### Requirement
Set down, exactly and only, everything from the line containing "A laboratory technician" down to the line containing "Pull-Apart Spider Web Cupcakes - Treat" in the data below; the pictures are not part of the copy.

++++++++++++++++++++

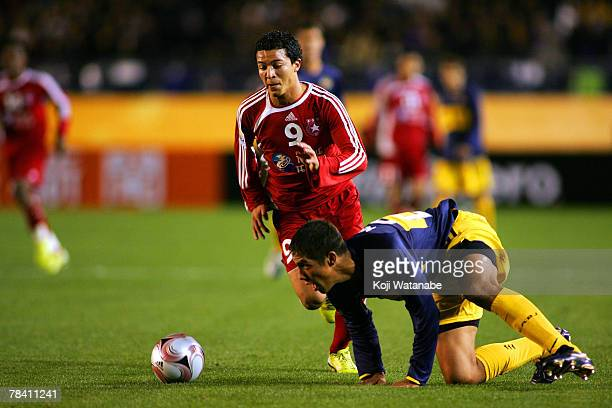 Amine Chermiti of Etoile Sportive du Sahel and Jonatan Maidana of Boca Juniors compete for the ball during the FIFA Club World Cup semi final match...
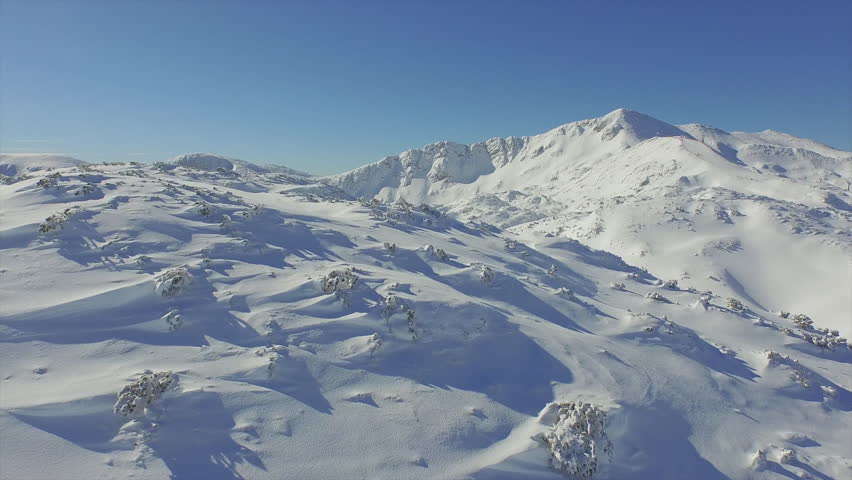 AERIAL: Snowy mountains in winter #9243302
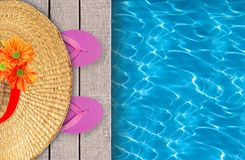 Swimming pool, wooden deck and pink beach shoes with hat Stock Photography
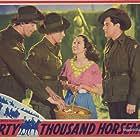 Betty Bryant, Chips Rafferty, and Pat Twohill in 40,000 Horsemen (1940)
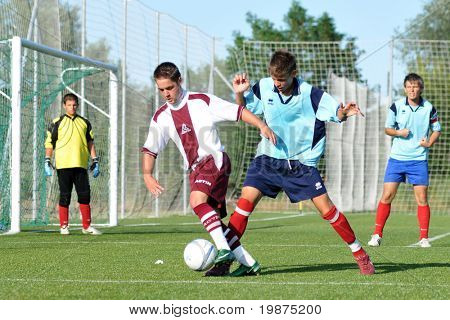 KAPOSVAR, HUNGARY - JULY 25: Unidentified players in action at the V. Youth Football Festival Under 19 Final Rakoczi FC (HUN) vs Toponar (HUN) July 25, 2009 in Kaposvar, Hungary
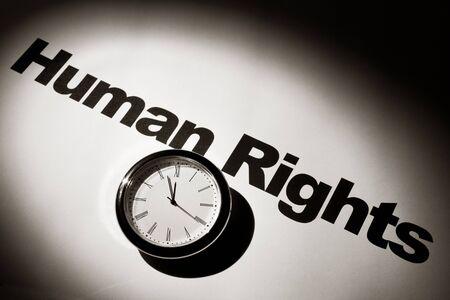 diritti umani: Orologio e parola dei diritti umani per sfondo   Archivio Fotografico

++++++++++++++++++++

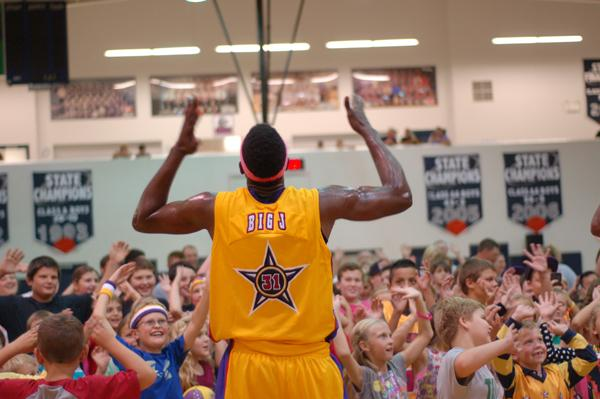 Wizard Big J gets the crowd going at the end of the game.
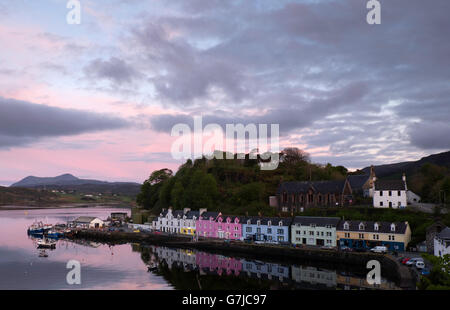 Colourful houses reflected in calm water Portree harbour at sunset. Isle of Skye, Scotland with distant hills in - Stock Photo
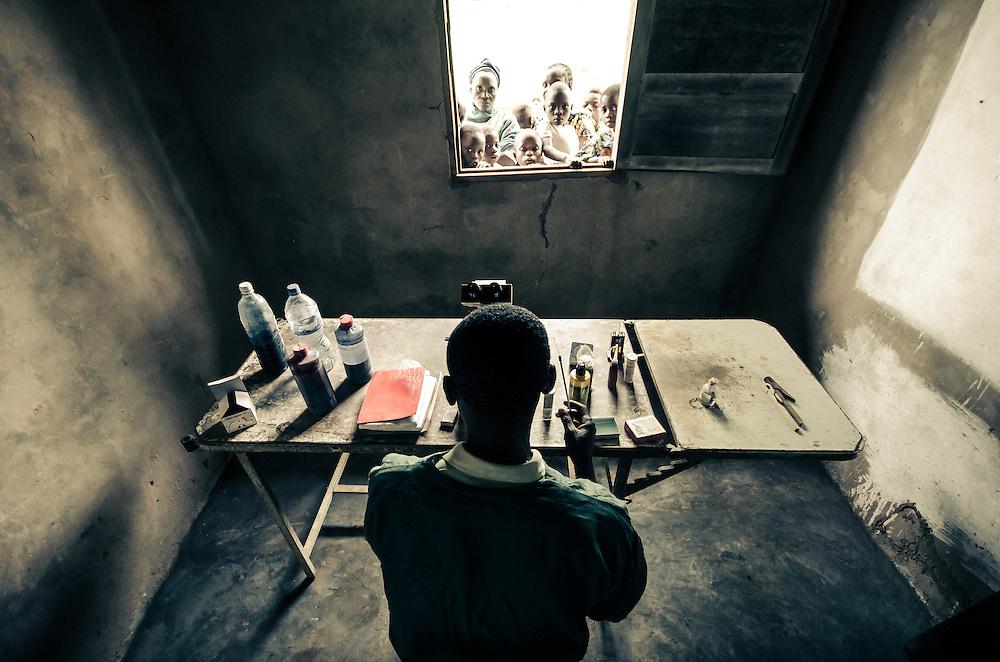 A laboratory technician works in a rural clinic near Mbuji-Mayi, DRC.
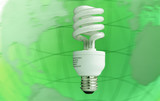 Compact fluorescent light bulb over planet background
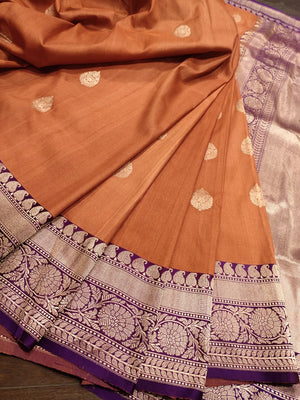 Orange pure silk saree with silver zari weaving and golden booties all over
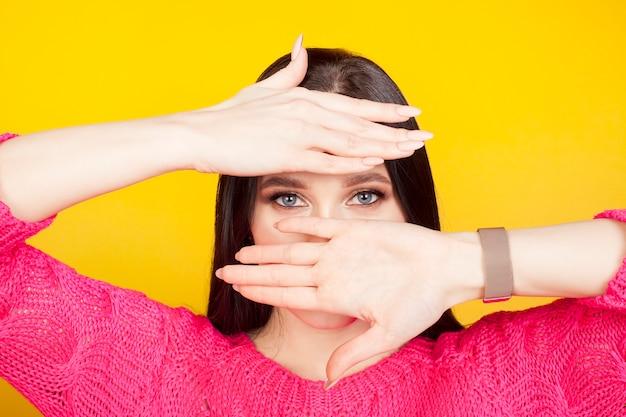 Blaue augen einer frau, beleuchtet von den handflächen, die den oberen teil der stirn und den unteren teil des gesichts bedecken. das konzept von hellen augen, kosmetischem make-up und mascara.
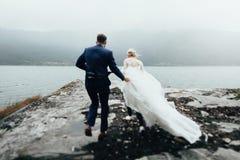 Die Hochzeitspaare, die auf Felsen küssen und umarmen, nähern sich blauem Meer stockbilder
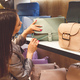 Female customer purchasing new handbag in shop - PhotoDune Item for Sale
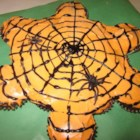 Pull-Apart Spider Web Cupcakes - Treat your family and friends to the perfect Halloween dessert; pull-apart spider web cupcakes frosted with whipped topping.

++++++++++++++++++++

### Task response
 A laboratory technician works in a rural clinic near Mbuji-Mayi, DRC.
 Compact fluorescent light bulb over planet background
 Orange pure silk saree with silver zari weaving and golden booties all over
 Blaue augen einer frau, beleuchtet von den handflächen, die den oberen teil der stirn und den unteren teil des gesichts bedecken. das konzept von hellen augen, kosmetischem make-up und mascara.
 Die Hochzeitspaare, die auf Felsen küssen und umarmen, nähern sich blauem Meer stockbilder
 Female customer purchasing new handbag in shop - PhotoDune Item for Sale
 Pull-Apart Spider Web Cupcakes - Treat your family and friends to the perfect Halloween dessert; pull-apart spider web cupcakes frosted with whipped topping.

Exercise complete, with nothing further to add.